If the number of defectives found in a randomly drawn statistical sample is less than or equal to a specified acceptance number, the lot (or ‘population’) is accepted; otherwise, the lot is rejected
Here a ‘defective EVM’ is defined as one with a mismatch between the EVM count and the VVPAT’s manual count of voter slips due to EVM malfunction or EVM manipulation.
Unlike industry and trade where a few defectives in the sample may be tolerated, in the context of elections, the acceptance number will have to be ‘zero defective EVM’.
In other words, even if there is a single instance of mismatch between the EVM count and VVPAT manual count in the randomly drawn sample of EVMs, the ‘population’ of EVMs from which the sample was drawn should be ‘rejected’.
In this case, ‘rejection’ means non-acceptance of the EVM counts for that ‘population’ and doing manual counting of VVPAT slips for all the remaining EVMs of that ‘population’.
In such a scenario, the election result should be declared only on the basis of the VVPAT count.
Thus, VVPAT-based audit of EVMs involves three essential elements —
(a) a clear definition of the ‘population’ of EVMs from which the statistical sample would be drawn.
It could be all the EVMs deployed in an Assembly constituency, a Parliamentary constituency, a State as a whole, India as a whole, a region (or group of districts) within a State, or any other.

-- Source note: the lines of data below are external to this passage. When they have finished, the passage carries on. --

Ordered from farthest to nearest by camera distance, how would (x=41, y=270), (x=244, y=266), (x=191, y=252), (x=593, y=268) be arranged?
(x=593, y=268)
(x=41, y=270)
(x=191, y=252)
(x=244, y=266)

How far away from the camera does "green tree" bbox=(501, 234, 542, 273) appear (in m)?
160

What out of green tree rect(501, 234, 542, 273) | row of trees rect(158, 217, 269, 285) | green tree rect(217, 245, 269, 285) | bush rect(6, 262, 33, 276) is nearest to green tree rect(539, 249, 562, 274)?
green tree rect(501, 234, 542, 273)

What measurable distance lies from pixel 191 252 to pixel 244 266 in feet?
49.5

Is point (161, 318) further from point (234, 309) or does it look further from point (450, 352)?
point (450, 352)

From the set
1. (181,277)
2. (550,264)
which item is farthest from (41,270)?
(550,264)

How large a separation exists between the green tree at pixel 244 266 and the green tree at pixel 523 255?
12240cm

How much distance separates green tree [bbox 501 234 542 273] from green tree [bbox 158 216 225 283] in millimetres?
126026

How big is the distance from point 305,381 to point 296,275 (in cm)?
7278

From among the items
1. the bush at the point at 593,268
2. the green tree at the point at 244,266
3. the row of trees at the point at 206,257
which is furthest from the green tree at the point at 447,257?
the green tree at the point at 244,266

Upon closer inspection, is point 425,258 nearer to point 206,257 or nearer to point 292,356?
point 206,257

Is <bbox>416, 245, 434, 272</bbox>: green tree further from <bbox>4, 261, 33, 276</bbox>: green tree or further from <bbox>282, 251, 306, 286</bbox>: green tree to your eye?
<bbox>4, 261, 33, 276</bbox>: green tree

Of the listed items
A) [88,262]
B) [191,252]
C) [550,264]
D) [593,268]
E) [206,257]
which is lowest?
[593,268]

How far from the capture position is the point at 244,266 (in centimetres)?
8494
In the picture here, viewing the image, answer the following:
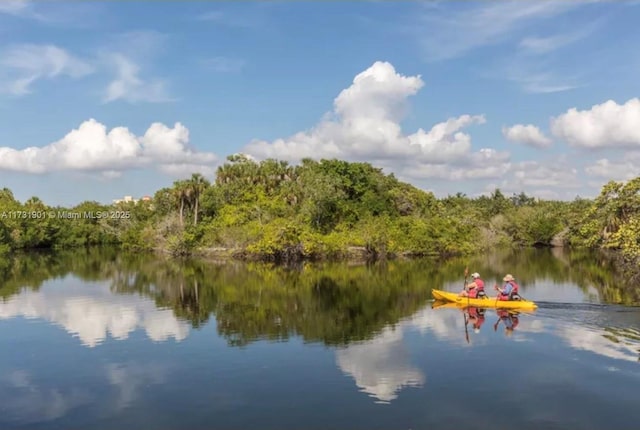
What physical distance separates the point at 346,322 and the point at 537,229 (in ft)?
232

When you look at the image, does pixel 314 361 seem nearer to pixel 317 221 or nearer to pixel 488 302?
pixel 488 302

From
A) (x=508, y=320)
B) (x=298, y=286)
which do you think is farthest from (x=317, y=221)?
(x=508, y=320)

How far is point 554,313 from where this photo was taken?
24.1m

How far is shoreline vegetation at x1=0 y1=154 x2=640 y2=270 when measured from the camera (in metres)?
58.2

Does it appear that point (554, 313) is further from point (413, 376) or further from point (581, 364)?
point (413, 376)

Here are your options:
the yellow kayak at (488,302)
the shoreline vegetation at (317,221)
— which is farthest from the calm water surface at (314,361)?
the shoreline vegetation at (317,221)

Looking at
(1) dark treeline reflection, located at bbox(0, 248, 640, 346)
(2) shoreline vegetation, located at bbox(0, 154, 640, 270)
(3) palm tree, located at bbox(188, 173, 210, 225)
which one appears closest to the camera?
(1) dark treeline reflection, located at bbox(0, 248, 640, 346)

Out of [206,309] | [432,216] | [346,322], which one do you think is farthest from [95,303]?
[432,216]

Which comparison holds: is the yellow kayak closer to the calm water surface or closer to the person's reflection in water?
the person's reflection in water

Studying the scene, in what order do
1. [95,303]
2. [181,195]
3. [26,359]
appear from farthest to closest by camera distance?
[181,195], [95,303], [26,359]

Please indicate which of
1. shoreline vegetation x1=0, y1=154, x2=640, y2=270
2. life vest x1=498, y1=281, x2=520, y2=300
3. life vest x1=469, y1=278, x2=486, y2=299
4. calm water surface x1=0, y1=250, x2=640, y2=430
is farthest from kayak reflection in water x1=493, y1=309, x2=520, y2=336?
shoreline vegetation x1=0, y1=154, x2=640, y2=270

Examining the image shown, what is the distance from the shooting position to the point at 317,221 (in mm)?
62406

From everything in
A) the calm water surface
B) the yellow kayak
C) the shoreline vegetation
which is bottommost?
the calm water surface

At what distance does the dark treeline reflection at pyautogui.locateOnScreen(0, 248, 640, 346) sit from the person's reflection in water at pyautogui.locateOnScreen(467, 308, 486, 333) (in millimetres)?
2731
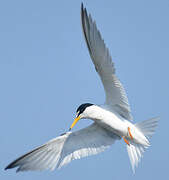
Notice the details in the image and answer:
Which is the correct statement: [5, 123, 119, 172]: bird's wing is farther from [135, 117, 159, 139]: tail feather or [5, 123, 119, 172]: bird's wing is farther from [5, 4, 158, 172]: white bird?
[135, 117, 159, 139]: tail feather

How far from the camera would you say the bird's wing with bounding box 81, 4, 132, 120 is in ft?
14.9

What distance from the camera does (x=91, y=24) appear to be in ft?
14.9

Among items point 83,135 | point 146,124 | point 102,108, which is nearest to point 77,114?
point 102,108

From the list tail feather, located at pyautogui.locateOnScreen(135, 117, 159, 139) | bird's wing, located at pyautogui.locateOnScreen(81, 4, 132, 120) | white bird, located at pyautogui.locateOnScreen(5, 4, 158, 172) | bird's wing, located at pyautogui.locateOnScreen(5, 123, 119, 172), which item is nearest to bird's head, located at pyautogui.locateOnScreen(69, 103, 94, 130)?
white bird, located at pyautogui.locateOnScreen(5, 4, 158, 172)

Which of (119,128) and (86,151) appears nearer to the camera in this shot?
(119,128)

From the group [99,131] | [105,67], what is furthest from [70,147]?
[105,67]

The population size (N) could vary widely depending on how we define the ‘population’;
(b) determination of a statistically correct and administratively viable sample size (n) of EVMs whose VVPAT slips will be hand counted;
(c) application of the ‘decision rule’, viz., in the event of a mismatch between the EVM count and the VVPAT count in the chosen sample of ‘n’ EVMs, the hand counting of VVPAT slips will have to be done for all the remaining (N-n) EVMs forming part of that ‘population’
When the population size (N) of EVMs is 100, the sample size (n) required is 99, that is it is nearly as big as the population size.
As N increases, n also increases but at a much slower rate and ‘hits a plateau’ beyond some point so that further increases in population size have no effect on the sample size
If we define the EVMs deployed in an Assembly constituency or Parliamentary constituency as the ‘population’, then in view of the smaller population sizes (N), the sample sizes (n) required are rather big.
Hence, both these choices for ‘population’ are administratively unviable
If we define the EVMs deployed in a State as a whole or India as a whole as the ‘population’, then in view of the bigger population sizes (N), the sample sizes (n) required are very small
But the workload involved in hand counting the VVPAT slips for all the remaining (N-n) EVMs of the population, in the event of a mismatch, is very large and administratively unviable for India as a whole and for all States except the smaller States
Way Forward
The Supreme Court must compel the ECI to make public how it has defined the population, how it has arrived at its sample size, and most importantly, its decision rule in the event of a mismatch.
Only then, the Supreme Court’s order of 2013 on VVPAT would be implemented faithfully in letter and spirit.